The desperate pleas sent to southern Ireland by northern nationalists were to be repeated at later stages, but making common cause with their northern counterparts was largely a matter of rhetoric for the southern political establishment. This persisted with the contention that partition was a British imposition and could only be undone by Britain; that there was no requirement for the Free State, or later the Republic, to come up with a solution.
Partition was referred to as a festering sore, but it also remained a quite abstract notion for most.
It was asserted by successive taoisigh that forcing an end to partition was unacceptable, but when it suited, the tribal antipartition drum was banged, as witnessed in de Valera’s indulgent international antipartition tour in 1948, which achieved nothing.
De Valera’s successor, Seán Lemass, was determined to initiate a North-South thaw, but he expressed profound irritation with northern nationalists whom he regarded as just as intractable as their unionist counterparts.
Occasionally there were challenges to the failure to confront partition meaningfully or honestly. Ernest Blythe, a minister in the 1920s, insisted in the 1950s that strident antipartition rhetoric had been completely counterproductive, while the barrister and future judge Donal Barrington asserted that, contrary to nationalist narratives, "partition was forced on the British government by the conflicting demands of the two parties of Irishmen".
Seán Mac Entee, a Belfast-born Catholic and a founding father of Fianna Fáil, was also scathing, concluding by 1970 that his party was "too proud to temporise or placate" in relation to partition.
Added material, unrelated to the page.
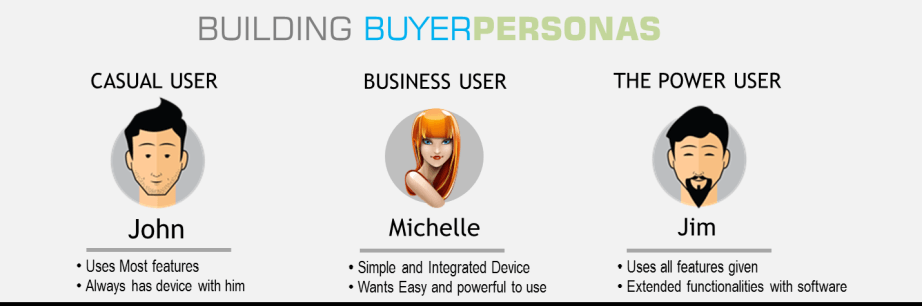 Bcreating customer persona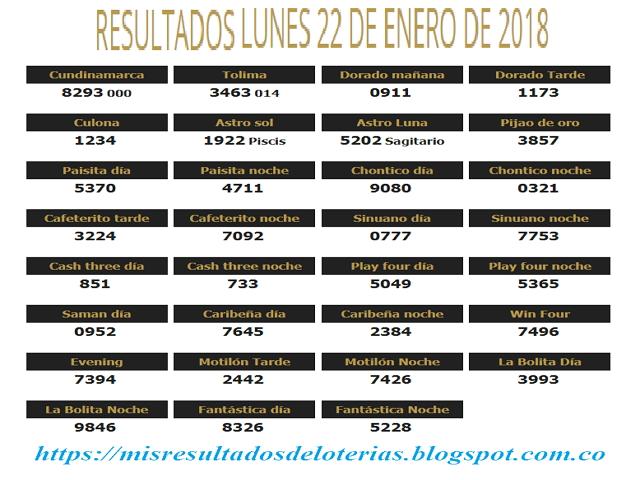 Resultados de las loterías de Colombia | Ganar chance | Resultado de la lotería | Loterias de hoy 22-01-2018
By that decade, other elements had been thrown into the mix, and in 1973, Garret FitzGerald maintained that articles two and three of the Constitution, containing the territorial claim over the North, were of "no practical value".
In any case, where was the plan to deliver on that territorial claim? The previous year, John Peck, the British ambassador in Dublin, reported on a conversation he had with taoiseach Jack Lynch. He had asked Lynch how important the issue of reunification was to the Republic's electorate, and "his answer amounted to saying that they could not care less. As far as he was concerned, he wanted peace and justice in the North, and close friendship and co-operation with us."
Over the subsequent bloody decades, a version of that solution was eventually arrived at. But the fears raised by TK Whitaker in corresponding with Lynch at the outset of the Troubles remained relevant: “We can’t take over Britain’s financial contributions, nor do we want the terrifying task of keeping sectarianism and anarchical mobs in order.”
Others wondered if the concept of unity was outdated, and queried the attractiveness of the Republic for either northern unionists or nationalists.
Attitudes to reunification
As to attitudes in the North to reunification, there has been no shortage of questions asked in the past four decades. In 1990, the political scientist John Whyte identified 25 polls between 1973 and 1989 about the North’s constitutional status, and there were broad consistencies. A united Ireland had minuscule support from Protestants, far from complete support from Catholics, and the solution that attracted most support from both communities was power-sharing.
More recently, there have been numerous Northern Ireland Life and Times (NILT) surveys indicating that expectations of a united Ireland are falling and that the number of Catholics in favour of staying in the UK is increasing.
In 2011, Assembly member Barry McElduff, of Sinn Féin, rubbished a NILT survey that found only 16 per cent of the population of the North to be in favour of a united Ireland, as “with Sinn Féin’s clear position of uniting this country, the party received over 26 per cent of the vote in the latest election”. But it is naive to think that all those who vote for Sinn Féin, whether North or South, crave a united Ireland.
As Sinn Féin TD Pearse Doherty admitted in August, in relation to his constituents, "it is not their burning question. What we have to do is convince people it is in their best interest."
Achieving that seems a remote possibility, as was underlined by the North-South poll unveiled by RTÉ and BBC on Wednesday, which found that only 13 per cent in the North and 36 per cent in the Republic want to see a united Ireland in the short to medium term. While the figure in the Republic for those who would like to see it in their lifetime is much higher, at 66 per cent, this drops to 31 per cent if it would mean paying more tax.
The message is clear: make us pure, Lord, but not yet, and not if such purity would cost us more money.